Engineered Arabidopsis Blue Light Receptor LOV Domain Variants with Improved Quantum Yield, Brightness, and Thermostability

• Published in: Journal of agricultural and food chemistry Vol. 67; no. 43; pp. 12037 - 12043
• Main Authors: Ko, Sanghwan, Hwang, Bora, Na, Jung-Hyun, Lee, Jisun, Jung, Sang Taek
• Format: Journal Article
• Language: English
• Published: United States American Chemical Society 30.10.2019
• Subjects: Arabidopsis - chemistry; Arabidopsis - genetics; Arabidopsis - metabolism; Arabidopsis - radiation effects; Arabidopsis Proteins - chemistry; Arabidopsis Proteins - genetics; Arabidopsis Proteins - metabolism; Flavin Mononucleotide - metabolism; Fluorescence; Light; Protein Domains; Protein Stability; flavin-binding fluorescent protein; quantum yield; fluorescence intensity; directed evolution
• ISSN: 0021-8561; 1520-5118
• DOI: 10.1021/acs.jafc.9b05473

Despite remarkable contribution of green fluorescent protein and its variants for better understanding of various biological functions, its application for anaerobic microorganisms has been limited because molecular oxygen is essential for chromophore formation.

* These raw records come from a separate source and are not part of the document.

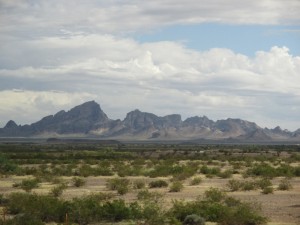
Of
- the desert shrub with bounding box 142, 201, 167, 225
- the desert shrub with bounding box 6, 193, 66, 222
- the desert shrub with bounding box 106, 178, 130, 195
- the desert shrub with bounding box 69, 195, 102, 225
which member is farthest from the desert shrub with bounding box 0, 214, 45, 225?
the desert shrub with bounding box 106, 178, 130, 195

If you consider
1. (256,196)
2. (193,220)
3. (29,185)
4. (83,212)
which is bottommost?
(256,196)

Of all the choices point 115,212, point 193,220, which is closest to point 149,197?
point 115,212

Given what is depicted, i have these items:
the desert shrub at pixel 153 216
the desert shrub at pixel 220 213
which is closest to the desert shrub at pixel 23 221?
the desert shrub at pixel 153 216

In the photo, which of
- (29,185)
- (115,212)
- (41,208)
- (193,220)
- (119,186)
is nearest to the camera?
(193,220)

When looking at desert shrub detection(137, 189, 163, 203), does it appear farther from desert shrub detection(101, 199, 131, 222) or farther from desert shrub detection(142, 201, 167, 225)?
desert shrub detection(142, 201, 167, 225)

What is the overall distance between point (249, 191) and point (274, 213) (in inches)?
438

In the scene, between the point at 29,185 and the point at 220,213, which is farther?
the point at 29,185

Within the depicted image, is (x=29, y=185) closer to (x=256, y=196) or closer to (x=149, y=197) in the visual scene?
(x=149, y=197)

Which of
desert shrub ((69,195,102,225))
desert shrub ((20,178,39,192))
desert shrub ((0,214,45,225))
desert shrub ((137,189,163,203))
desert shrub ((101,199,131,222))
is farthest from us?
desert shrub ((20,178,39,192))

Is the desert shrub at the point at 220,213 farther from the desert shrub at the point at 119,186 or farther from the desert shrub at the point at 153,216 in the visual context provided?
the desert shrub at the point at 119,186

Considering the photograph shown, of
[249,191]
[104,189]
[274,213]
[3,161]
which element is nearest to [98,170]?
[3,161]

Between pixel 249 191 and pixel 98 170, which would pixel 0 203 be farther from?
pixel 98 170

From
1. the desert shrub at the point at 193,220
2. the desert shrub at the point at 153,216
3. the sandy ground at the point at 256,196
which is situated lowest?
the sandy ground at the point at 256,196

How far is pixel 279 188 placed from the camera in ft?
127
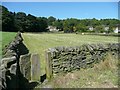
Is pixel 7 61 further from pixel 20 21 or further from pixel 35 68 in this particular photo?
pixel 20 21

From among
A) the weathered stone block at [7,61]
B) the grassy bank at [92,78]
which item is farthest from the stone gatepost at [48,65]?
the weathered stone block at [7,61]

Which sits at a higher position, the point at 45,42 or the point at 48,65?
the point at 48,65

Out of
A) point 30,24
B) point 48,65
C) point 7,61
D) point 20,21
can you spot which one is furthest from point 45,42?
point 30,24

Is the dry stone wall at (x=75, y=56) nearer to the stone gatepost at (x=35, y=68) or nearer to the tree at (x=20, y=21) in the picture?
the stone gatepost at (x=35, y=68)

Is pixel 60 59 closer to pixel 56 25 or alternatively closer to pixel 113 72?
pixel 113 72

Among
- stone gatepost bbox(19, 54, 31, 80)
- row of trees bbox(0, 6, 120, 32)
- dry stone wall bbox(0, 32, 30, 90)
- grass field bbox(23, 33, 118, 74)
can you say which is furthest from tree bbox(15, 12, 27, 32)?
dry stone wall bbox(0, 32, 30, 90)

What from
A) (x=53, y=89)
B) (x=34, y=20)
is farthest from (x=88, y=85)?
(x=34, y=20)

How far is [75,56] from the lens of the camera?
10086 millimetres

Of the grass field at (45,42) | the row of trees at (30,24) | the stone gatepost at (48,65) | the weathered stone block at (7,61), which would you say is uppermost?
the row of trees at (30,24)

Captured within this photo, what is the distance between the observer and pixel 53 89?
25.0ft

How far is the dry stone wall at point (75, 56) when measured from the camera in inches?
366

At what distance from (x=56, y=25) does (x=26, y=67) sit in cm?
14781

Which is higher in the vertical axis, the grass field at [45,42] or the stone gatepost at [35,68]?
the stone gatepost at [35,68]

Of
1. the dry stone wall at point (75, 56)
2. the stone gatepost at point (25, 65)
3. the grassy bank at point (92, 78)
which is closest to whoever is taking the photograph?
the stone gatepost at point (25, 65)
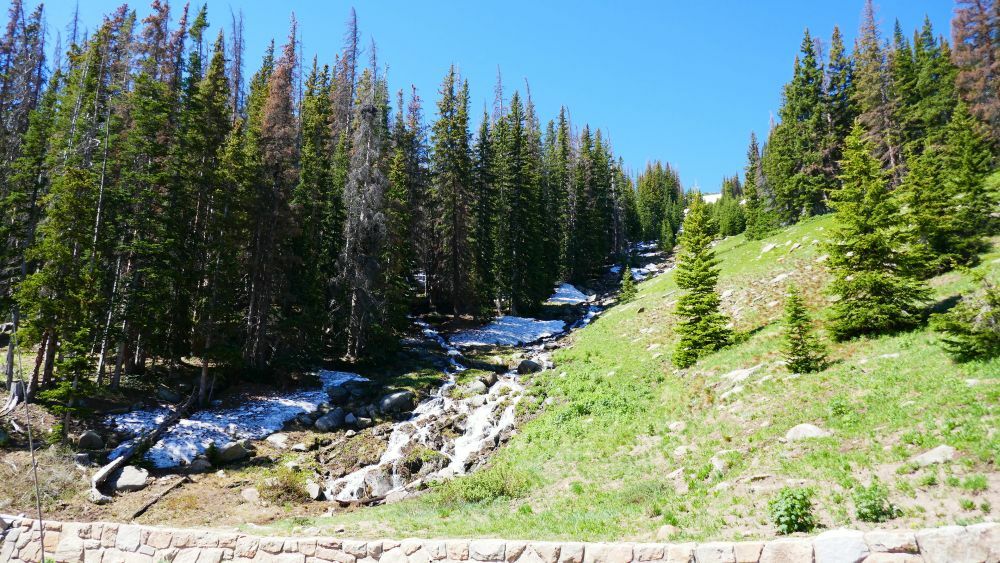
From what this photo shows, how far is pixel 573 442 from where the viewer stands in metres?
16.7

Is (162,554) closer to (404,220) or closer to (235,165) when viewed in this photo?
(235,165)

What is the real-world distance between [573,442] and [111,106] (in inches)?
1090

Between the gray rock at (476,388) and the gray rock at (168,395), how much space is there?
45.2ft

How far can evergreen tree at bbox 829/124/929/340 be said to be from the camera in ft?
50.8

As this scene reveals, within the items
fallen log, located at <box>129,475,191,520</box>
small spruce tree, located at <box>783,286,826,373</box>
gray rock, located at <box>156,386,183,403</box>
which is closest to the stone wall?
fallen log, located at <box>129,475,191,520</box>

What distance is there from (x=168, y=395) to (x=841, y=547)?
25.7 metres

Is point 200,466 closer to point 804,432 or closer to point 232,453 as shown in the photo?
point 232,453

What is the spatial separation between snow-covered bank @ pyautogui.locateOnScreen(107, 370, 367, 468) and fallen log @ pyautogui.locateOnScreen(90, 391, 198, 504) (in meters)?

To overcome the limitation, we engineered a plant-derived light, oxygen, or voltage (LOV) domain containing flavin mononucleotide for enhanced spectral properties. The resulting LOV variants exhibited improved fluorescence intensity (20 and 70% higher for SH3 and 70% for BR1, respectively) compared to iLOV, an LOV variant isolated in a previous study, and the quantum yields of the LOV variants (0.40 for SH3 and 0.45 for BR1) were also improved relative to that of iLOV (Q = 0.37). In addition to fluorescence intensity, the identified mutations of SH3 enabled an improved thermostability of the protein. The engineered LOV variants with enhanced spectral properties could provide a valuable tool for fluorescent molecular probes under anaerobic conditions.